La mort de Thurman est rapportée par ProPublica comme le premier décès évitable officiellement reconnu lié à la vague d'interdictions d'avortement imposées dans plusieurs États américains à la suite de la décision Dobbs .

Ces restrictions ont suscité une controverse et un débat importants sur les droits reproductifs.

Un retard fatal causé par des lois restrictives sur l'avortement

Amber Nicole Thurman, 28 ans, était une mère et assistante médicale qui a choisi de mettre fin à une grossesse gémellaire pour maintenir sa santé et poursuivre sa carrière et ses études.

Cependant, l'interdiction de l'avortement après six semaines en Géorgie, l'une des plus strictes du pays, l'a empêchée d'obtenir un avortement chirurgical.

Les exceptions médicales ambiguës prévues par la loi rendaient dangereuse pour les médecins la réalisation d’interventions essentielles, telles que la dilatation et le curetage (D&C) exigés par Thurman.

ProPublica rapporte qu'elle a été obligée de se rendre en Caroline du Nord pour l'intervention, mais qu'elle a manqué son rendez-vous à cause du trafic.

On lui a alors prescrit un avortement médicamenteux, ce qui a entraîné des complications graves mais rares.

L’état de Thurman s’est aggravé au cours des jours suivants.

Malgré son arrivée à l’hôpital Piedmont Henry avec des symptômes de septicémie – une infection potentiellement mortelle – son opération a été retardée de 17 heures.

Au moment où l’intervention a finalement été réalisée, des dommages importants ont nécessité une hystérectomie.

Malheureusement, Thurman est décédé pendant l’opération.

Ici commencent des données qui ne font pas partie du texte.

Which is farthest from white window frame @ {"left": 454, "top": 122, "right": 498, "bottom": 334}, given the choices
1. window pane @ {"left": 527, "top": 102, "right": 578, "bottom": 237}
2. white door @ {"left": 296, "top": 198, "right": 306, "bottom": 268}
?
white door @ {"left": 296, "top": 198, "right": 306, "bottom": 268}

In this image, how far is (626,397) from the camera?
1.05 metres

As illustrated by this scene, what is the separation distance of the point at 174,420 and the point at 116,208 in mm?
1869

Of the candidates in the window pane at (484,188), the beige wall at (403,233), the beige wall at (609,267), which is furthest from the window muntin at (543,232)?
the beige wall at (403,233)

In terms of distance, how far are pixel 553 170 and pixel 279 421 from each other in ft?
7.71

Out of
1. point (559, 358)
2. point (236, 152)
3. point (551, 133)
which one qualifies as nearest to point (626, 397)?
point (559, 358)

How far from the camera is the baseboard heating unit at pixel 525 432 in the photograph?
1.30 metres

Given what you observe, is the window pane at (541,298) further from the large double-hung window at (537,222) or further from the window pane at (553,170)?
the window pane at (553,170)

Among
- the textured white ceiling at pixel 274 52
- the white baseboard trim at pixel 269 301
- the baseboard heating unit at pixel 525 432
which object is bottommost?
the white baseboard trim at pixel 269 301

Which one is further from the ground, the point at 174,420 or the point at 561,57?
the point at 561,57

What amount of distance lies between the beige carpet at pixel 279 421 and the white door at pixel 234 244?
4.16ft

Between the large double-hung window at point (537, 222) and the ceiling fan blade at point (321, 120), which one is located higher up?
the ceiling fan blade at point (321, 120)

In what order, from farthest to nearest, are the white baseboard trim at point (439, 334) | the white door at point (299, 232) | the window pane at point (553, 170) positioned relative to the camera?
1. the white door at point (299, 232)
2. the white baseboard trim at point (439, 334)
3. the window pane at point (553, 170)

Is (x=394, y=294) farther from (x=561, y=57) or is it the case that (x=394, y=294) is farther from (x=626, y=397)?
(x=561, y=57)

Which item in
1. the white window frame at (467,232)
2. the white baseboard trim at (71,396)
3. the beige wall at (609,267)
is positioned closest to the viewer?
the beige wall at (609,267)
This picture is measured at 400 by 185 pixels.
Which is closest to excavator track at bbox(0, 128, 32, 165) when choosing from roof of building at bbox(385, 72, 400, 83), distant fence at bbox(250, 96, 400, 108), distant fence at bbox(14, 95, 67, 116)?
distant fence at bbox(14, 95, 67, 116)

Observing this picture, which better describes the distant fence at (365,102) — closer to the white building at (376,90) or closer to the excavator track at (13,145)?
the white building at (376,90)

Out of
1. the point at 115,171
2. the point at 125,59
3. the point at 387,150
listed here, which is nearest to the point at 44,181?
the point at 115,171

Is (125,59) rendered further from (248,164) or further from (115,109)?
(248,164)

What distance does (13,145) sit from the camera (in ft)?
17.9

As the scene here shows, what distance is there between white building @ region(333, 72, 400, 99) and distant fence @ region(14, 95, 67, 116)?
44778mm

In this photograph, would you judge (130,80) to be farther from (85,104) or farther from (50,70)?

Un comité d’examen médical de l’État a conclu plus tard que son décès était « évitable » et aurait pu être évité avec une intervention plus rapide.

Droits reproductifs : un enjeu clé des élections de 2024

La déclaration de Harris a souligné l’importance croissante des droits reproductifs dans les prochaines élections américaines, alors que l’arrêt Dobbs continue de façonner le paysage politique.

Harris a promis de rétablir les protections de Roe v. Wade s'il est élu, tandis que Trump a adopté la décision, vantant le rôle qu'il a joué dans la nomination de juges conservateurs à la Cour suprême.

« Depuis 52 ans, ils essaient de faire passer l'arrêt Roe v. Wade aux États-Unis. Et grâce au génie, au cœur et à la force de six juges de la Cour suprême, nous avons pu y parvenir », a déclaré Trump lors d'un récent débat avec Harris.

Les groupes de défense des droits reproductifs ont exprimé leur indignation face au cas de Thurman. Mini Timmara, présidente de Reproductive Freedom for All, a directement imputé à Trump et au gouverneur de Géorgie Brian Kemp la responsabilité de ce retard fatal.

Elle a dit,

La question de l’accès à l’avortement devrait être un champ de bataille crucial dans des États clés comme la Géorgie, la Caroline du Nord, la Pennsylvanie, le Wisconsin et le Michigan.

Mardi, la campagne de Harris a lancé une campagne d'inscription des électeurs centrée sur les droits reproductifs, avec des événements prévus en Géorgie et en Caroline du Nord dirigés par son colistier, le gouverneur du Minnesota Tim Walz.

Un exemple tragique de l’impact de l’interdiction de l’avortement

L’histoire d’Amber Nicole Thurman est emblématique des risques que les lois restrictives sur l’avortement font peser sur les femmes à travers le pays.

Les défenseurs des droits reproductifs avertissent que les exceptions relatives à la « vie de la mère » dans ces lois sont insuffisantes et souvent mal définies, ce qui entraîne des retards dangereux dans les soins intensifs.

« Elle est morte dans un hôpital, entourée de professionnels de santé qui auraient pu lui sauver la vie », a écrit l’auteure féministe Jessica Valenti sur la plateforme de médias sociaux X. « C’est ce que font les interdictions d’avortement. »

ProPublica a indiqué qu'il publierait bientôt un autre cas de décès évitable lié au paysage juridique post- Dobbs , intensifiant encore davantage le débat sur l'avenir des droits reproductifs aux États-Unis.